Hawk saw the Changing of the Guard at the Tomb of the Unknown Soldier, spent time at the Vietnam War Memorial, visited the MLK and FDR Memorials, and more. His favorite part? “All of it,” he said, grinning.
HAWK SERVED just shy of four years in the Navy, stationed on the USS Frank Knox, USS Carronade, and the USS St. Francis River. He joined straight out of high school.
Hawk grew up in Iola and remembers talking with his American Legion baseball coach about his plans after high school. “Where are you going to go play ball?” Hawk says his coach asked him. “And I said, ‘Well, I didn’t get any scholarships, so I’m going into the Navy.’ And my coach just looked at me and said, ‘Oh no, you don’t want to do that. They’re fighting!”
It was 1964. The Vietnam War was in full swing. But Hawk wanted to see the world. So he signed up.

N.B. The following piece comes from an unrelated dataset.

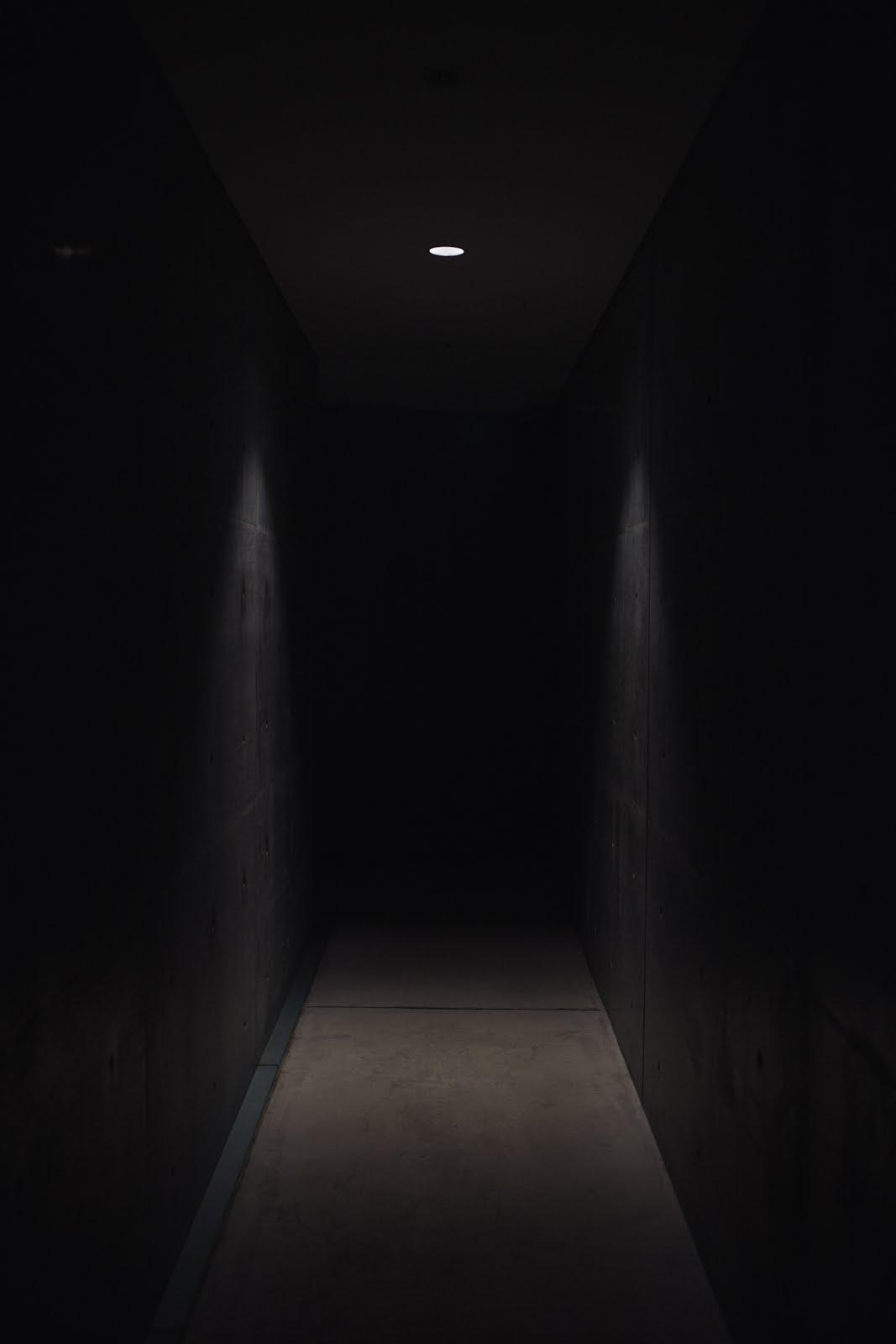طريق مظلم مضئ بمصباح خافت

The most memorable part of Hawk’s service undoubtedly was his time aboard the USS Frank Knox. The destroyer ran aground on the Pratas Reef in the South China Sea in July of 1965. Stuck in the middle of the ocean about 200 miles south of Hong Kong and damaged, “we were sitting ducks,” said Hawk.
Several attempts to free the ship, hilarious only in hindsight, were wildly unsuccessful. “All 300 of us had to run back and forth across the deck,” remembers Hawk. “Port to starboard, starboard to port, for about two hours. Of course, the boat didn’t move an inch. At the end, we were all just moving our heads back and forth. We couldn’t run anymore.”
Sailors subsequently attempted to blow up the coral reef that had trapped the ship. That didn’t work; it only further damaged the ship. They removed extra weight, throwing things overboard. No dice. Then the crew tried to patch the ship’s holes with plastic foam, thinking that could increase the vessel’s buoyancy. That worked – for a while. The plastic foam caught fire, remembers Hawk. So they abandoned that idea.
Amidst all this, Hawk was called into the destroyer’s radar room. They needed Hawk to weld a fan onto the wall to keep the equipment cool. Hawk remembers this part quite clearly.
“There was lots of scientific equipment in that room,” recalls Hawk. “That’s why they had to save the boat. They had everything covered up. I asked what it was. ‘I can show it to you,’ the guy told me, ‘but then I’ll have to shoot you.’ I told him I didn’t need to see anything.”
It was only after six weeks of efforts that the ship was finally freed thanks to five boats pulling her off the reef, and some welcome help from the tides.
IF THAT weren’t adventure enough for one lifetime, the story of how Hawk reconnected with Charyl Link surely is.
The two dated in high school. Link grew up in Piqua and attended Iola High School. Hawk, who grew up in LaHarpe, often crossed paths with Link in the parking lot. The rest is the stuff of young sweethearts. Before leaving for the Navy, Hawk visited Link to say farewell. That was that, a chapter closed.
Except not quite. At several different times over the subsequent decades, they missed each other by the slimmest of margins, one’s path weaving over and around the other’s.